GNTA High School Director
I was privileged to attend my third NYSUT Representative Assembly in Rochester representing the GNTA. It is always inspiring to hear the many speakers and meet and get to interact with other passionate unionists from around the state. It reinforces the importance of the time we commit and the work we do for our members and our communities.
One of the most important things that happens at the RA each year is voting on any resolutions or proposed amendments to the bylaws and constitution. As our statewide union, NYSUT is our voice in Albany, and the decisions it makes and the actions it takes directly affect every one of us. Just one example is APPR and the changes NYSUT has fought both for and against. The process at the RA consists of two steps. The first is a committee meeting, which discusses the resolution or amendment, and votes on a recommendation to the full RA of concurrence, non-concurrence, or to send it to the Board of Directors for further discussion. This recommendation is then presented to the full RA, where it is discussed and voted on.
This year, there were three proposed amendments to the NYSUT Constitution. I participated in the committee meeting on the amendments. The amendments addressed (1) who elects at-large directors, (2) where/how elections are held, and (3) how vacancies in at-large director positions are filled. They were each designed to allow for greater local participation in the voting process. While greater participation seems on its face a good thing, these amendments proved to be very controversial.
There are two main caucuses within NYSUT. The Unity Caucus is dominated by the UFT and other big city locals. The UFT is dominated by its own Unity Caucus, which requires its members to always vote as a block. The result is that UFT leadership is able to just about control the results of all voting in NYSUT. Stronger Together arose during the last contested election for officers and is led by members from many smaller locals from around the state who would like to bring greater democracy to NYSUT.
The three amendments were all supported by Stronger Together, as they would each provide greater local involvement in voting and selection of officers and at-large directors. Under the Constitution as it stands, only locals who can afford to send members to the triennial RA in New York City where elections are conducted can vote. Additionally, at-large directors for each Election District within NYSUT are elected by the RA as a whole, not by the delegates with each particular ED. This current system allows the Unity Caucus, and therefore the UFT, to have significant say over the election of officers and at-large directors, and therefore the Board of Directors of NYSUT.
The discussion in committee about the three amendments to the NYSUT Constitution proved to be very contentious.

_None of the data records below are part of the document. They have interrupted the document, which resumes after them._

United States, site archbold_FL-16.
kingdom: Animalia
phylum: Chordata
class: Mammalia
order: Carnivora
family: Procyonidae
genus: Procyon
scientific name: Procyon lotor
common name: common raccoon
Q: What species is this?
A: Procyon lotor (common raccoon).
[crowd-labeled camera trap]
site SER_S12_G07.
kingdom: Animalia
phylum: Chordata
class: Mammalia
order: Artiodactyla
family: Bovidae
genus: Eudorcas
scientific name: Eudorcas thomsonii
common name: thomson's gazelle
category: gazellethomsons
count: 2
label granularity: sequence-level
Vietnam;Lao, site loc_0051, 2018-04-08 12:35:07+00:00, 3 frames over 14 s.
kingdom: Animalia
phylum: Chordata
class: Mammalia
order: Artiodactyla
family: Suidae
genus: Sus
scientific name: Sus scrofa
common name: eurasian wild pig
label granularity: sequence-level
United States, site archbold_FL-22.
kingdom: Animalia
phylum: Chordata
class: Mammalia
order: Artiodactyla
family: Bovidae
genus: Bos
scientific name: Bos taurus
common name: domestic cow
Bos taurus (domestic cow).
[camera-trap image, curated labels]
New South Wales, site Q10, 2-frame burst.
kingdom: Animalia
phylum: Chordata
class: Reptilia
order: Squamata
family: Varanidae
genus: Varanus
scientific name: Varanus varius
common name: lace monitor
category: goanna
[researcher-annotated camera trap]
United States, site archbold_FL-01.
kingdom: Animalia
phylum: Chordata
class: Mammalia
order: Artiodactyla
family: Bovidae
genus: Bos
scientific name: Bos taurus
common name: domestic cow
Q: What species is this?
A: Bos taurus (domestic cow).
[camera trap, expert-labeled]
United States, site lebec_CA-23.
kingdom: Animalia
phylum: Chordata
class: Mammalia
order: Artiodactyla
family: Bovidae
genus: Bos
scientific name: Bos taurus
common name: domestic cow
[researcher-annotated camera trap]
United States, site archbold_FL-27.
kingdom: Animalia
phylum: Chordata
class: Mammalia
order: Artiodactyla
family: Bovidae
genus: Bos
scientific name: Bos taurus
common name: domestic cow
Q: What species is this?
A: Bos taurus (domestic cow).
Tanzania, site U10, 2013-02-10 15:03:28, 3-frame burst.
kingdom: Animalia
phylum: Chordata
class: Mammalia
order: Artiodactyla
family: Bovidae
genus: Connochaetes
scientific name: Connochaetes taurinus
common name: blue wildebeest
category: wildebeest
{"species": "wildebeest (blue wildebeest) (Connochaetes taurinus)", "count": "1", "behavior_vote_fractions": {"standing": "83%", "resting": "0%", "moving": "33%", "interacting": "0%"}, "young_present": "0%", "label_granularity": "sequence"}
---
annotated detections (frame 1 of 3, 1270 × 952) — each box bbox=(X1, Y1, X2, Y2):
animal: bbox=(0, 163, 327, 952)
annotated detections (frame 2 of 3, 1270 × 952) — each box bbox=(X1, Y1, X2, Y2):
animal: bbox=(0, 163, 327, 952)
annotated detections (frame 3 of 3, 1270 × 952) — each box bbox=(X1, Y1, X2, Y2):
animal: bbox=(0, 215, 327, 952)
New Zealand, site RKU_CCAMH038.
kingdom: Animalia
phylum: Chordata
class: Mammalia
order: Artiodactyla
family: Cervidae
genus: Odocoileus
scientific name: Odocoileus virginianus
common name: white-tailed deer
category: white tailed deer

Those in favor argued that they would bring more representative democracy to NYSUT by (1) providing more locals the opportunity to vote in elections, and (2) allow at-large directors to be chosen by the locals they represent. Those opposed argued that (1) locals needed to be present at the RA to really understand the issues, and (2) that at-large directors were really representing all of NYSUT, even though they were chosen to represent a particular area. Those who spoke in favor of the changes were from many locals around the state, while those who spoke against were primarily from the UFT. Given the current domination by Unity and the UFT, the committee voted non-concurrence on each of the amendments.
When brought to the body of the RA, discussion of the non-concurrence recommendation of the committee led to a passionate debate between those in favor of the changes and those opposed. Reflecting the growing strength of Stronger Together, the voting took three steps. Usually votes at the RA don't go beyond a simple voice vote, but in this case the voting was close enough that President Karen McGee asked for a standing vote to get a visual. When that didn't resolve the issue, a person by person count of the delegates standing for each side was taken. The committee recommendation of non-concurrence was upheld by a vote of 900-617, and therefore there were no changes made to the NYSUT Constitution.
At next year's Representative Assembly there will be elections for NYSUT officers. There is little doubt it will be a contested election, with the expectation that both the Unity Caucus and Stronger Together will run slates. The debates over the amendments to the NYSUT Constitution portend what to expect next year. The good news is that Stronger Together continues to grow from year to year, and the debates within NYSUT will continue.